Объяснив обидную шутку судьбы особенной нежностью своей благородной кожи (чем значительно утешилась его щекотливая гордость), Хлыщов величественно облекся в синий плащ с бархатными отворотами, изобретенный исключительно для таких гигантов, и вышел.
Был час четвертый. Насидевшись вдоволь дорогой, герой наш чувствовал сильную потребность пройтись, и как времени до обеда оставалось еще довольно, то он и отверг решительно многочисленные предложения извозчиков, величавших его графским сиятельством. Конечно, такая грубая и пошлая лесть не могла ему нравиться; но как она служила новым доказательством некоторых собственных его заключений, сделанных перед зеркалом в почтовой карете, то и не осталась вовсе без его внимания: «Ведь не всех же и они величают графами! – думал он, драпируясь своим плащом. – Иной хоть тысячу прокатай им, а больше вашего благородия не дождется!»

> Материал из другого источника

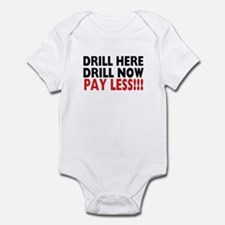 Drill Here, Drill Now, Pay Less!!! Infant Bodysuit
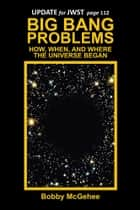 BIG BANG PROBLEMS ebook by Bobby McGehee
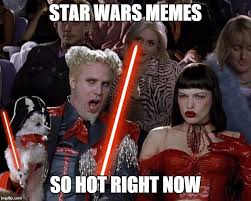 Star War Memes - 30 most funny star war memes that will make you laugh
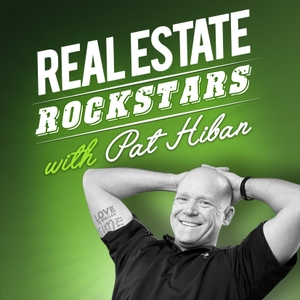Real Estate Rockstars with Pat Hiban!! Hear today's Real Estate Agents and Experts share their best practices!!! by New York Times International Best Selling Author Pat Hiban featuring Creig Northrop, Jay Kinder, Mark Spain, Lance Loken, Hal Elrod, Tim Harris, Grant Cardone & hundreds more 3 days a week!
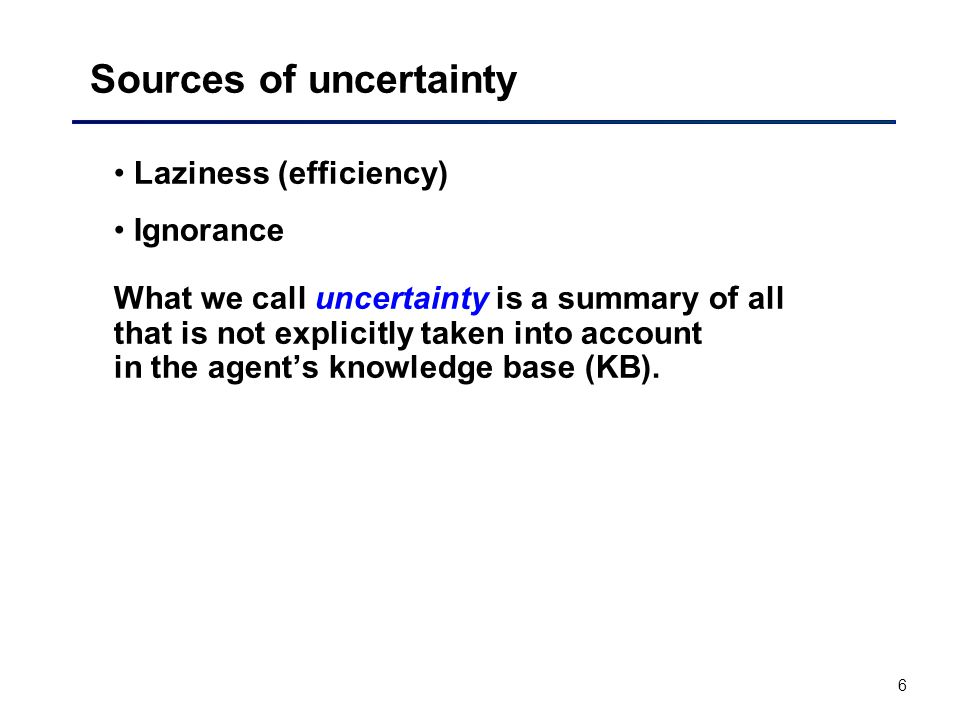 6 Sources of uncertainty Laziness (efficiency) Ignorance What we call uncertainty is a summary of all that is not explicitly taken into account in the agent's knowledge base (KB).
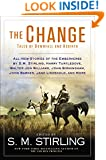 The Change: Tales of Downfall and Rebirth (Change Series)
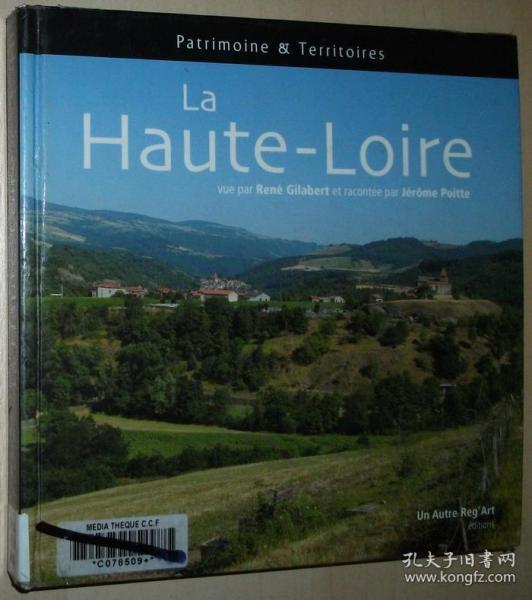 法语原版书 La Haute-Loire 精装 Relié 2010 de Jérôme Poitte , René Gilabert 法国上卢瓦尔省摄影画册及文字解说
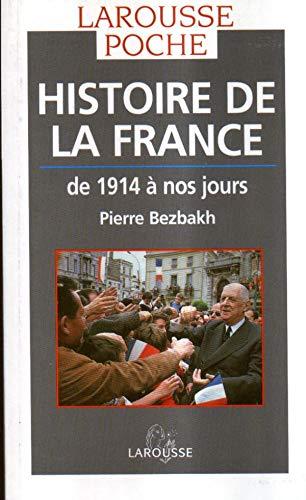 Histoire de la France de 1914 a: Bezbakh, Pierre
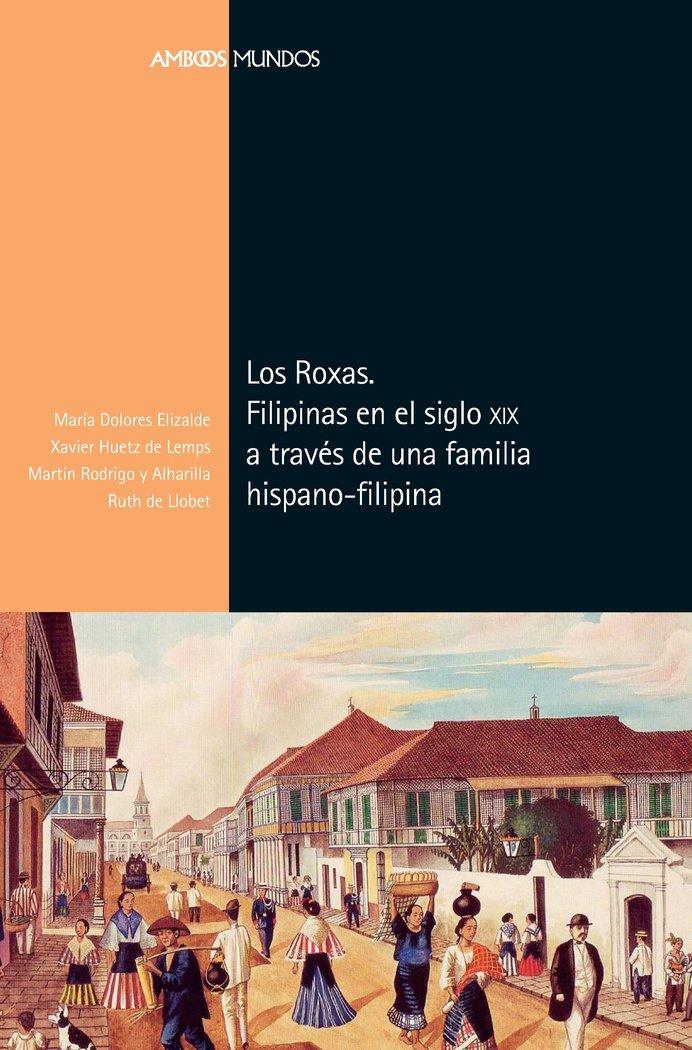 Roxas filipinas en el siglo xix a traves de una familia,los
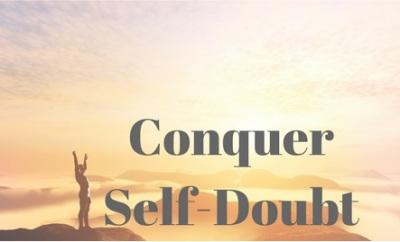 Conquer Self-Doubt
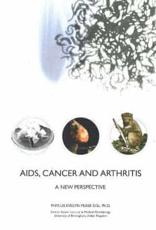 Aids, Cancer and Arthritis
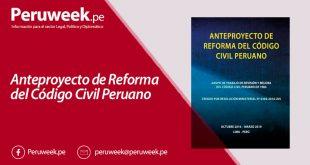 Anteproyecto de Reforma del Código Civil Peruano
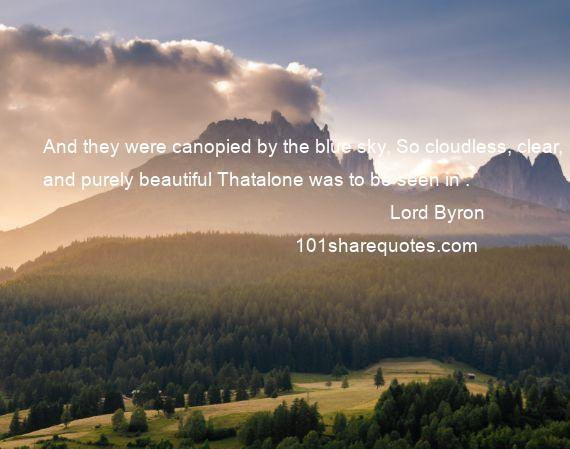 Lord Byron - And they were canopied by the blue sky, So cloudless, clear, and purely beautiful Thatalone was to be seen in .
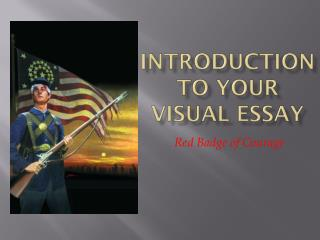 Introduction to Your Visual Essay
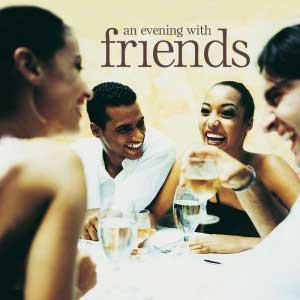 Friends Evening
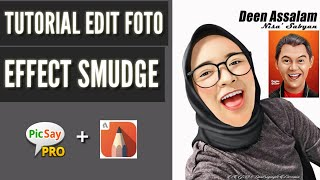 Tutorial edit foto smudge picsay pro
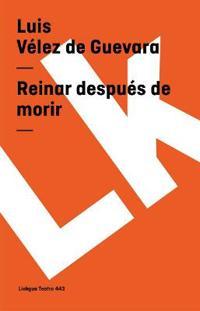 Reinar Despues De Morir/ Crowning After Death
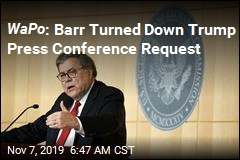WaPo : Barr Turned Down Trump Press Conference Request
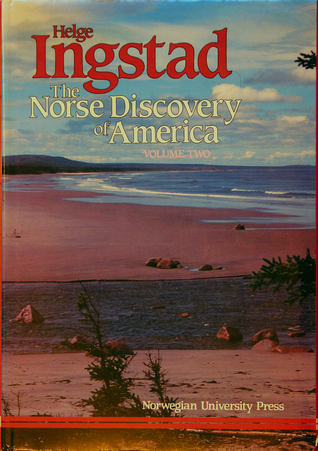 The Norse Discovery of America: Volume 2: The Historical Background and the Evidence of the Norse Settlement Discovered in Newfoundland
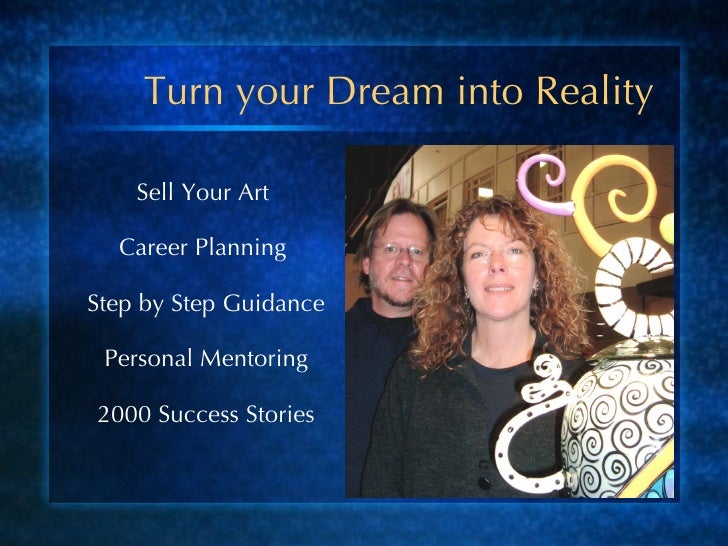 Turn your Dream into Reality <ul><li>Sell Your Art  </li></ul><ul><li>Career Planning  </li></ul><ul><li>Step by Step Guid...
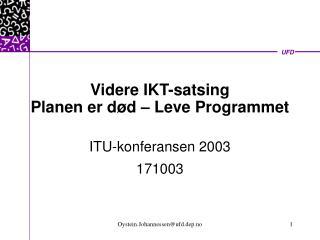 Videre IKT-satsing Planen er død – Leve Programmet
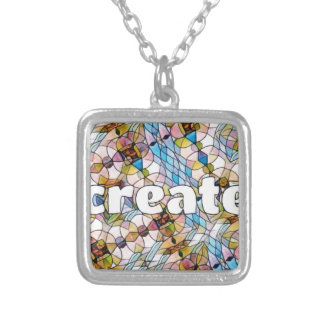 Words of Inspiration - Create Silver Plated Necklace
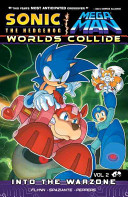 Sonic / Mega Man: Worlds Collide 2 : themselves stuck in a twisted dimension of dr....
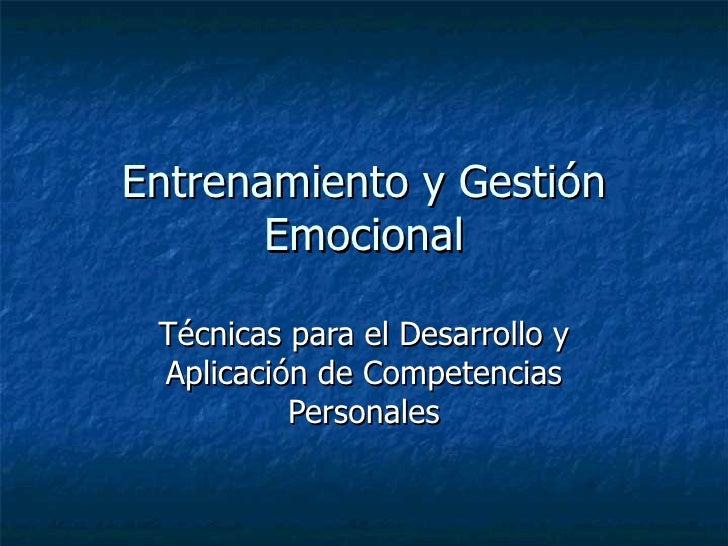 Entrenamiento y Gestión Emocional Técnicas para el Desarrollo y Aplicación de Competencias Personales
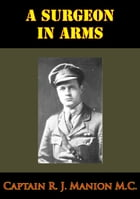 Surgeon In Arms [Illustrated Edition] by Captain R. J. Manion M.C.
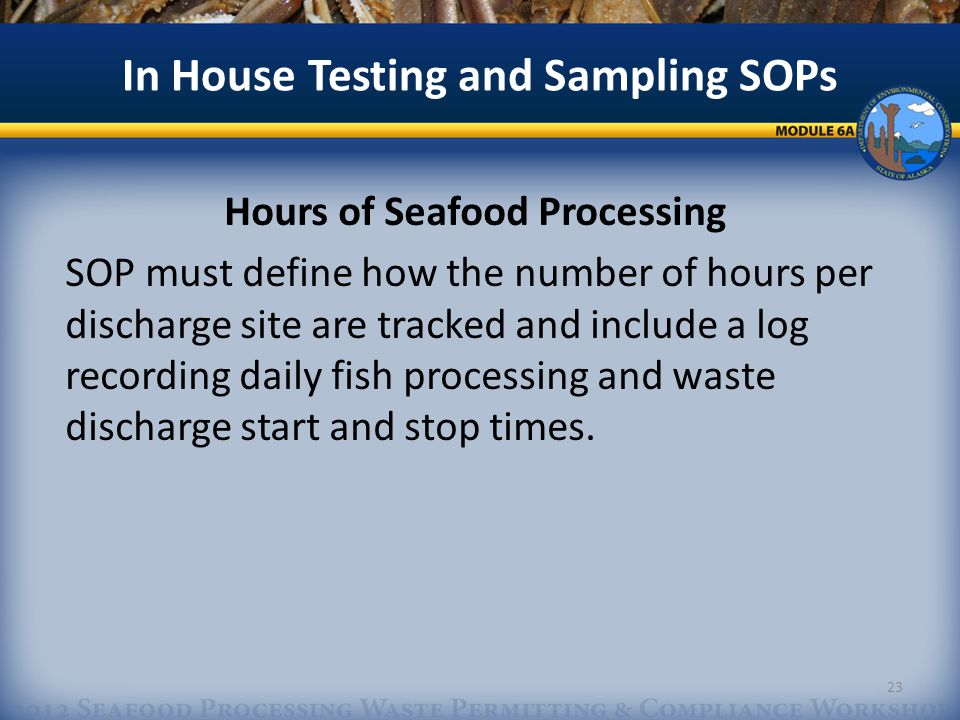 Hours of Seafood Processing SOP must define how the number of hours per discharge site are tracked and include a log recording daily fish processing and waste discharge start and stop times.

В самом веселом расположении проходил он но узким кирпичным тротуарам, попирая их с особенной силой, в надежде, что сапоги авось выскрыпятся и будут вести себя в гостиной будущего тестя прилично.
Нет сомнения, что веселость его, говоря цветистым слогом, была бы еще безоблачнее, если б не зеркальные стекла некоторых магазинов, заглянув в которые он тотчас отворачивался с неприятной гримасой и даже иногда испускал глубокий вздох.
Ничто не могло равняться презрению, с которым осматривал он проходящих, особенно тех, в которых замечал претензию на щегольство.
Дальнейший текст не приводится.